Background information
- Origin: Muskegon, Michigan, U.S.
- Genres: Hard rock; alternative metal; post-grunge;
- Years active: 2001–present
- Label: MNRK Music Group
- Members: Dave Grahs; Leigh Kakaty; Nick Fuelling; Joey Walser; Blake Allison;
- Past members: Jamie Nummer; Dylan Allison; Tony Greve; Chachi Riot; Jay Taylor; Aaron Antoon; Matt DiRito; Hayley Cramer;
- Website: popevil.com

= Pop Evil =

American rock band

Pop Evil is an American rock band that was formed in North Muskegon, Michigan, in 2001 by Leigh Kakaty. The band's roots reside in TenFive, a group formed in the late-1990s by Kakaty and guitarist Jason Reed. Pop Evil has several songs that topped the Billboard Mainstream Rock charts, including "Trenches" and "Waking Lions".

== History ==

=== Early years (2001–2007) ===
The band was formed from pieces of other Michigan bands in 2001, including a group known as TenFive, which consisted of Kakaty, guitarists Tom Grasman and Jason Reed, bassist James Schaap, and drummer Dylan Allison. As TenFive, Kakaty and Reed recorded a debut album, Severn, and another EP, Dam Electro, on their own independent label. Shortly thereafter, TenFive broke up and Kakaty founded Pop Evil with Allison.

Kakaty and the members of Pop Evil endured years of playing the clubs without much to show for it. Kakaty said "It was years of bologna sandwiches, playing so many cover shows until the early morning hours because we needed money to make good demos." The singer also endured his share of heartache when his girlfriend died in tragic circumstances in 2004.

They then independently released an album, War of the Roses (2004), and a three-song EP, Ready or Not (2006).
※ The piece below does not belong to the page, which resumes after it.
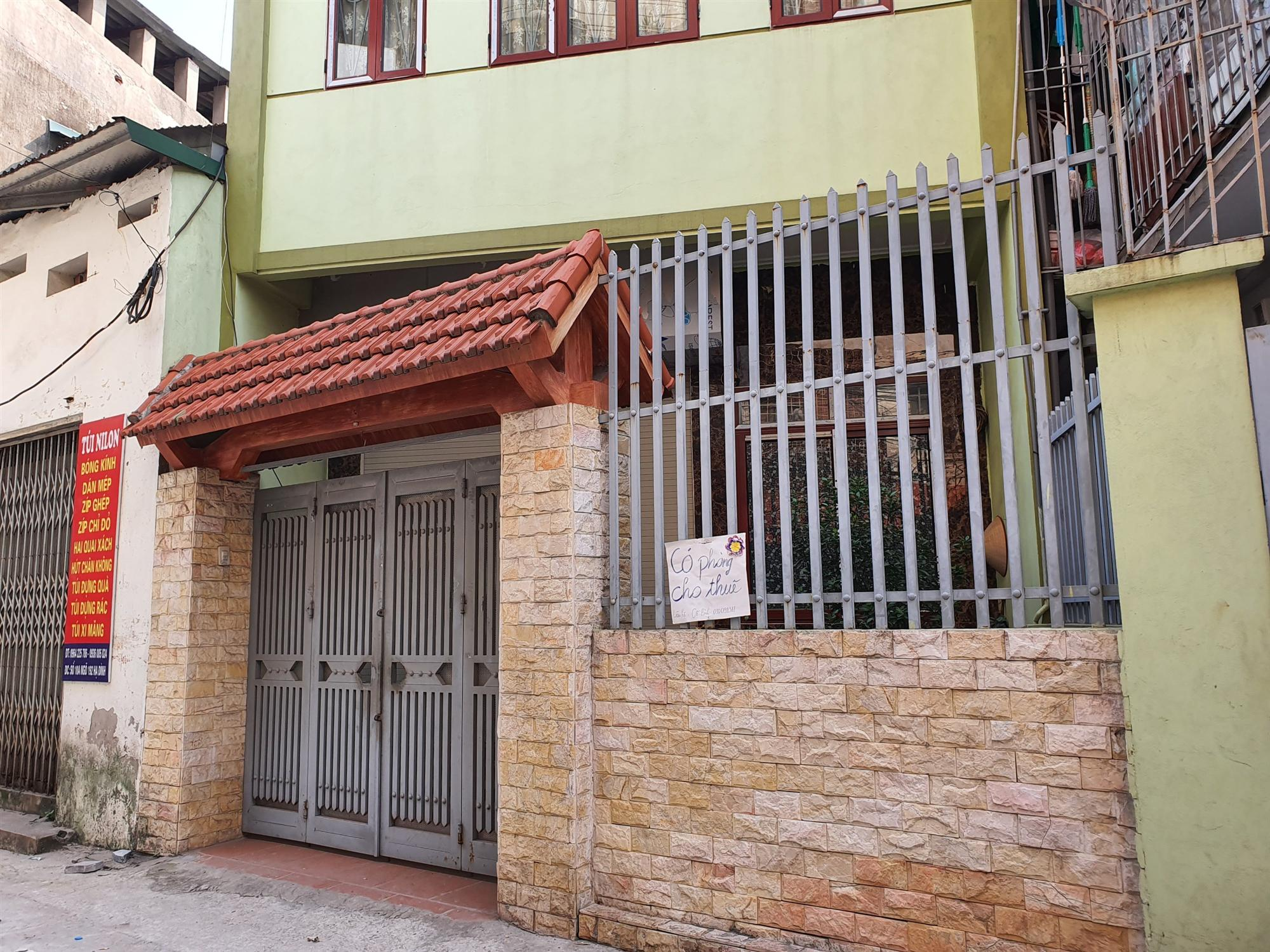 Hàng quán đóng cửa sang nhượng, dân quanh khu Rạng Đông thi nhau bán nhà-2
The latter featured the concert favorite "Somebody Like You". They also filmed a music video of the single released in 2006 starring Rossi Morreale and Britt Koth.

In November 2007, Pop Evil was referred by a music talent scout, Tracy Jule to Erik Quintero, which began Pop Evil's success. In 2008, Pop Evil signed a management deal with G&G Entertainment.

=== Lipstick on the Mirror (2008–2009) ===
Pop Evil's debut studio album, Lipstick on the Mirror, was released August 12, 2008, and featured radio favorites "Hero", "Somebody Like You", "100 in a 55", and "Stepping Stone". The album was released on Pazzo Music through a Universal Music Group subsidiary, Fontana Distribution. The band offered a free, special edition of the album to their devoted local fans at a concert at The Intersection in Grand Rapids, Michigan, on May 29, 2008.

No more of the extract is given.